Furiosa, Nux, the Vuvalini women, and the women they rescued decide to head out into the wasteland. They have enough fuel to ride for several months, hoping they’ll find somewhere habitable in that time. Max decides to be a loner, and leaves on his own. A hallucination of his daughter causes him to reconsider though, and he catches up with Furiosa.
Max has a better plan (“better”). Instead of driving away from Joe, he suggests heading straight back towards them. If they can block the canyon pass and trap Joe’s forces in there, they can potentially take the currently undefended Citadel.
Pew pew explosions!
Pretty much. Max, Furiosa, Nux, and the gang meet Joe in a big canyon pass showdown. In the battle, Furiosa is badly wounded, but manages to kill Joe by hooking his mask to a car’s tires, which rips his face off. Nux dies, but manages to block the passage with the War Rig.
What’s up with that ending?
They return to the Citadel, and after presenting Joe’s corpse (and thus proving he’s definitely not a god), the population, along with the War Boys children, rise up and retake their city. Furiosa, having already been an authority figure in the Citadel, apparently becomes the new ruler. She exchanges a knowing glance with Max, who disappears into the crowd.
Where did he go?
Back into the wasteland, where he belongs, to continue to wander as the mythical Road Warrior.
But if this is another installment in the legend of Mad Max, why is he not actually that important in this story?
It is sort of weird that this movie is called Mad Max, but Furiosa is clearly the protagonist of the whole thing. Max is mostly just along for the ride.

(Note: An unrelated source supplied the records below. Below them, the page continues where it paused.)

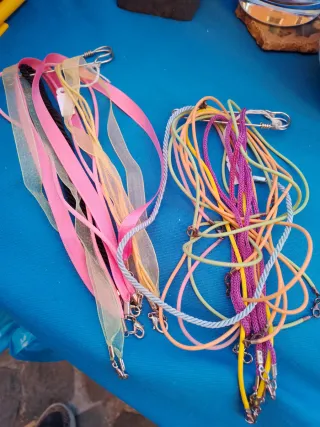 Cordino per cellulare con nastro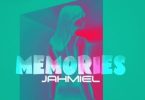 Jahmiel – Memories
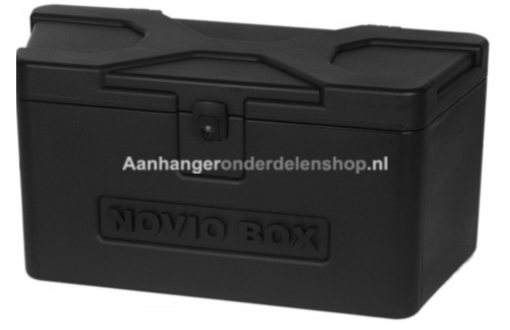 Afbeeldingen van Disselkist 770x355x370MM Novio Box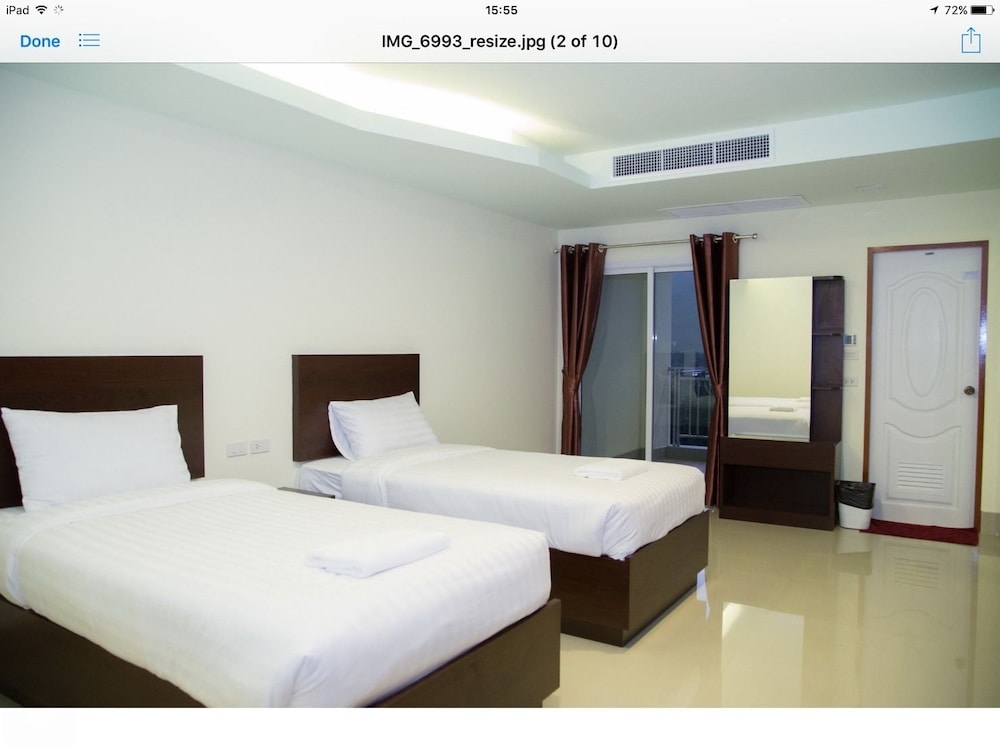 

Milano - Rawai Beach - Smile Residence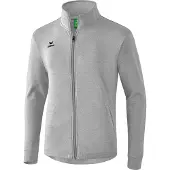Erima Kinder Sweatjacke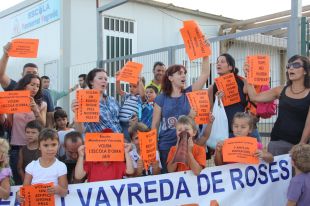 Adjudicades les obres del CEIP Montserrat Vayreda de Roses que porta més de deu anys en barracons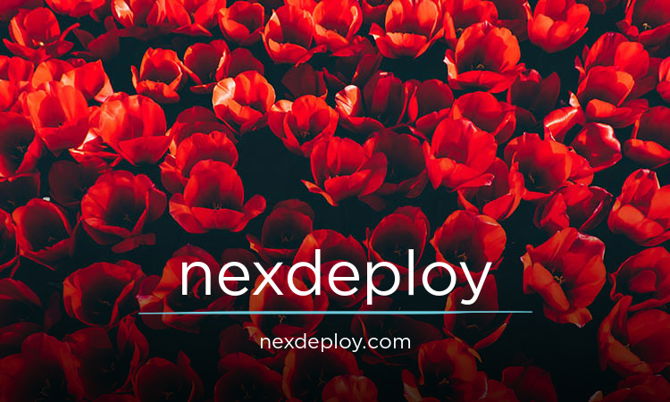 NexDeploy.com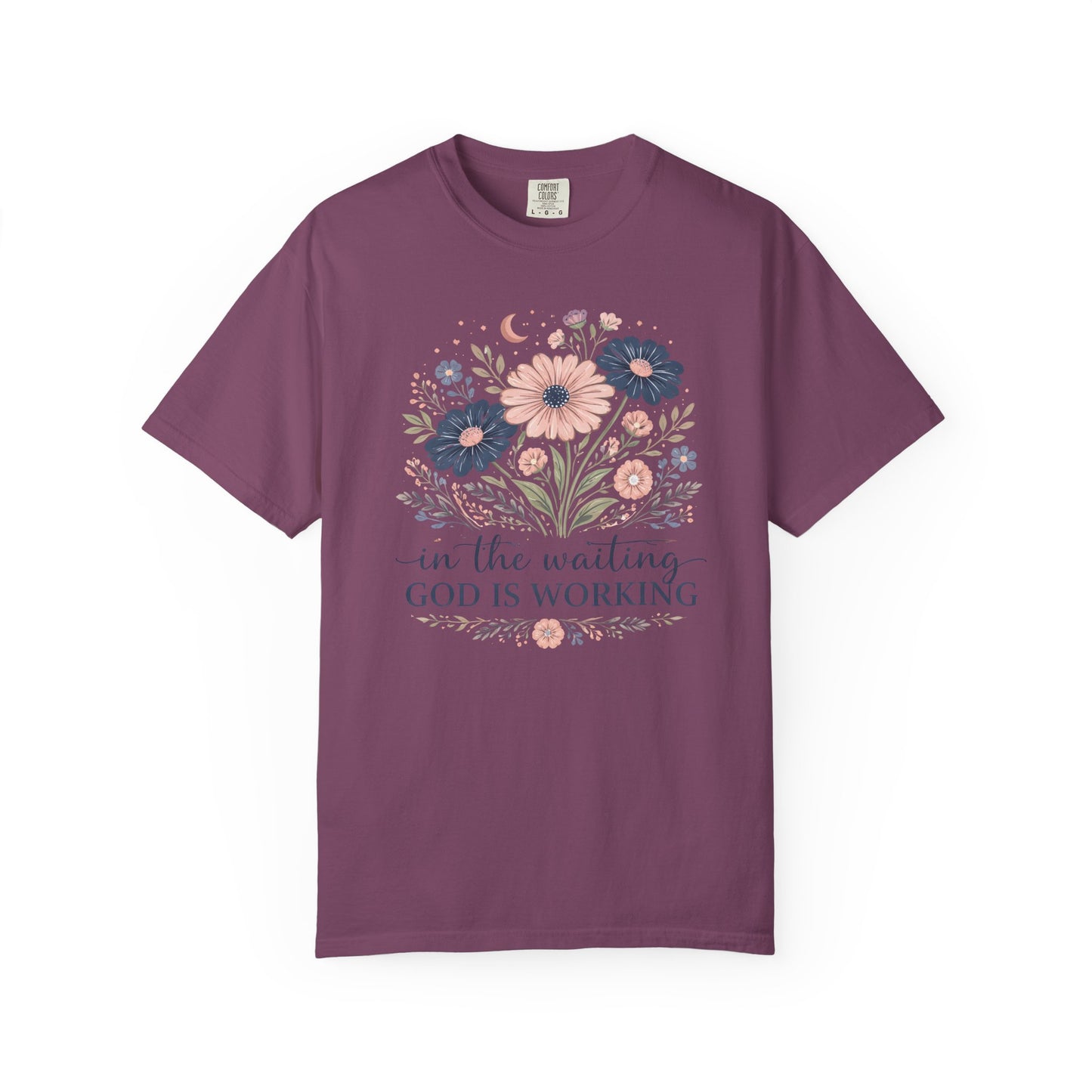 In The Waiting Tee
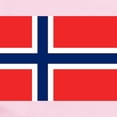 thumbnail image 2 of CafePress - Flag Of Norway Infant Bodysuit - Baby Light Bodysuit, Size Newborn - 24 Months, 2 of 4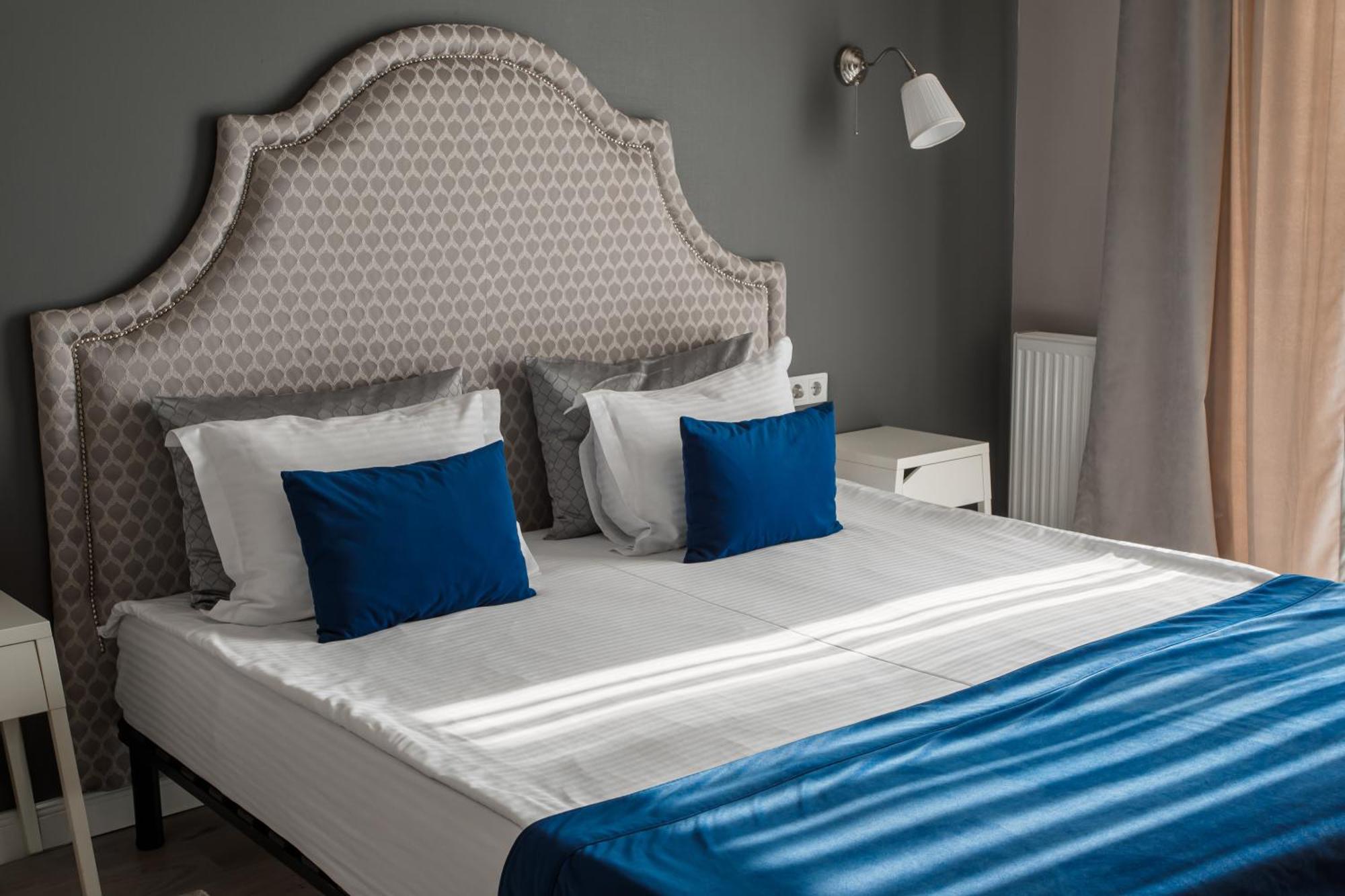 Rivoli Hotel Csernyivci Kültér fotó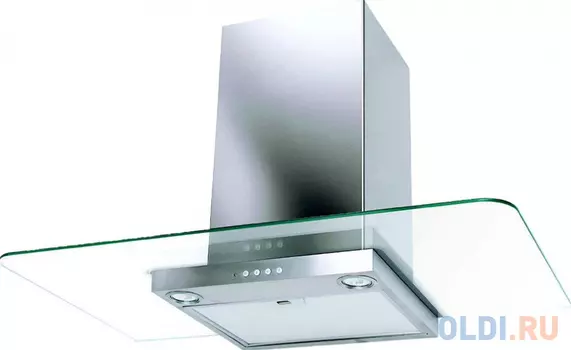 Вытяжка каминная Faber NICE X/V A60 нержавеющая сталь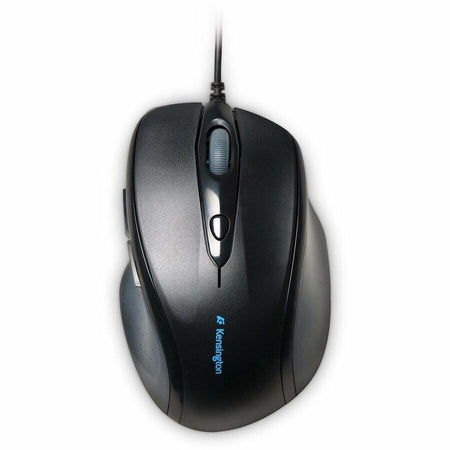Kensington Pro Fit Full-Size Mouse USB - Top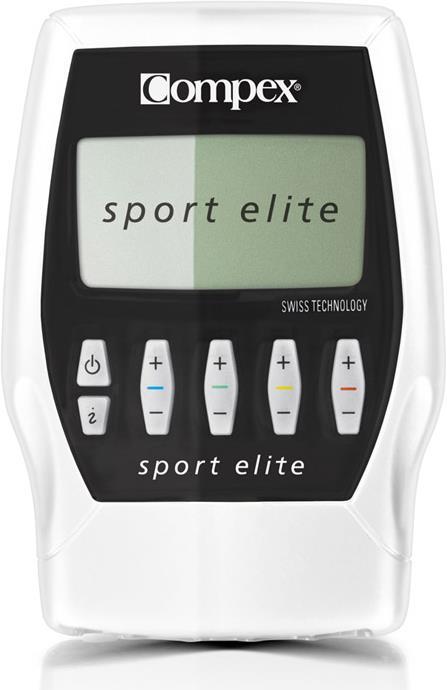 Actual product image Compex Sport Elite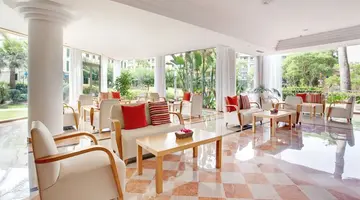 Grupotel Natura Playa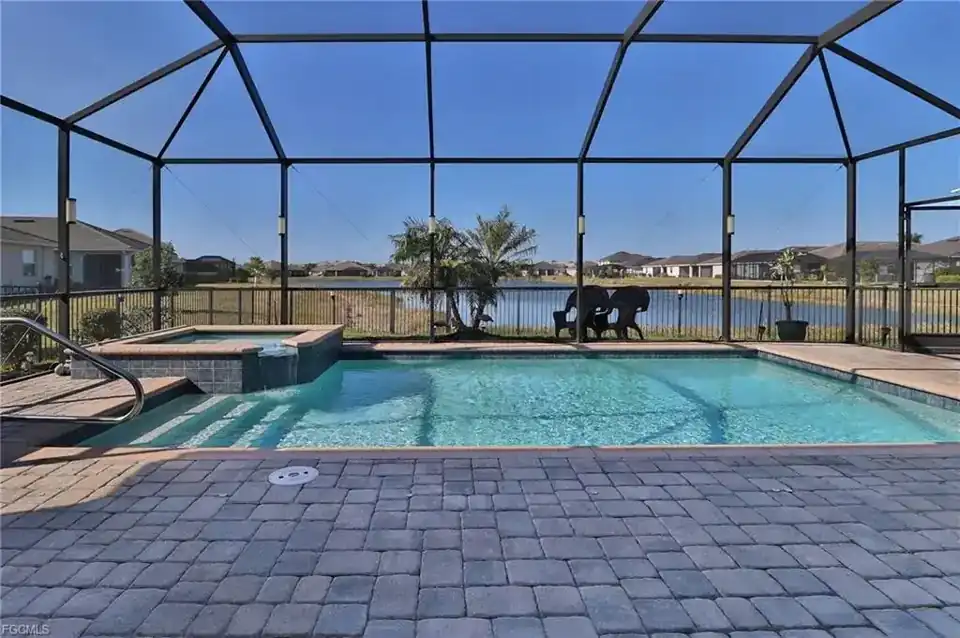 4336 Teaberry Ln, Fort Myers
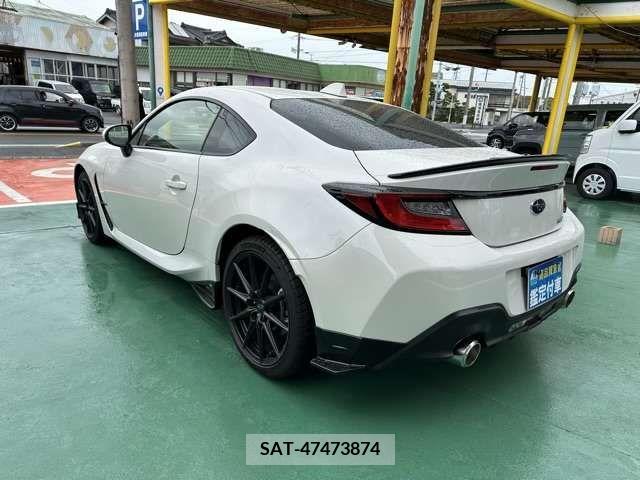 Subaru BRZ 2023-07 263278-1
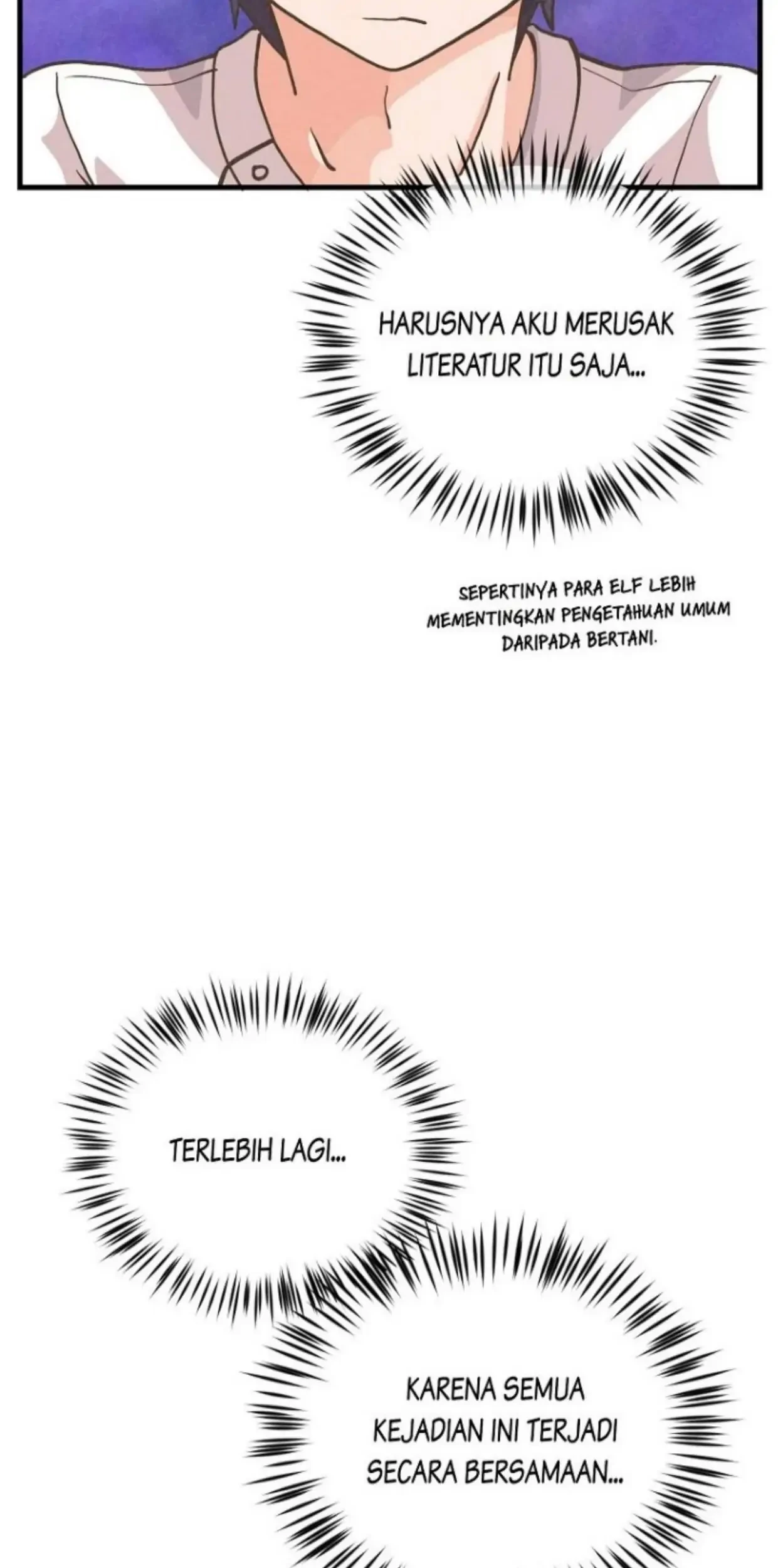 Spirit Farmer Chapter 126 - halaman 10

My guess would be, from a storytelling standpoint, that Fury Road is framed this way because it’s Furiosa’s version of the story. Just like the second and third films were tales being passed down about Max and his adventures, this is one is being retold by Furiosa and the surviving women. In this case, it would make sense not to frame Max as the central character. After all, this is Furiosa’s story, Max just wandered into it for a bit.
Lastly, what was the quote at the end of the film?
“Where must we go, we who wander this wasteland, in search of our better selves.”
-The First History Man
What the hell is that?
Your guess is as good as mine.
The First History of Man is not an actual book, it’s just something that apparently exists in the universe of Mad Max.
Update: I totally misread that my first time through. It’s not the history “of” man, it’s just History Man. As revealed by the prequel comic, a History Man tattoos himself with stories to preserve them, kind of like a living book. We saw a female History Man in the movie (that tattooed lady in Joe’s vault).
As for the quote itself, consider it food for thought to help pull your brain back together after that movie splattered it across the back wall.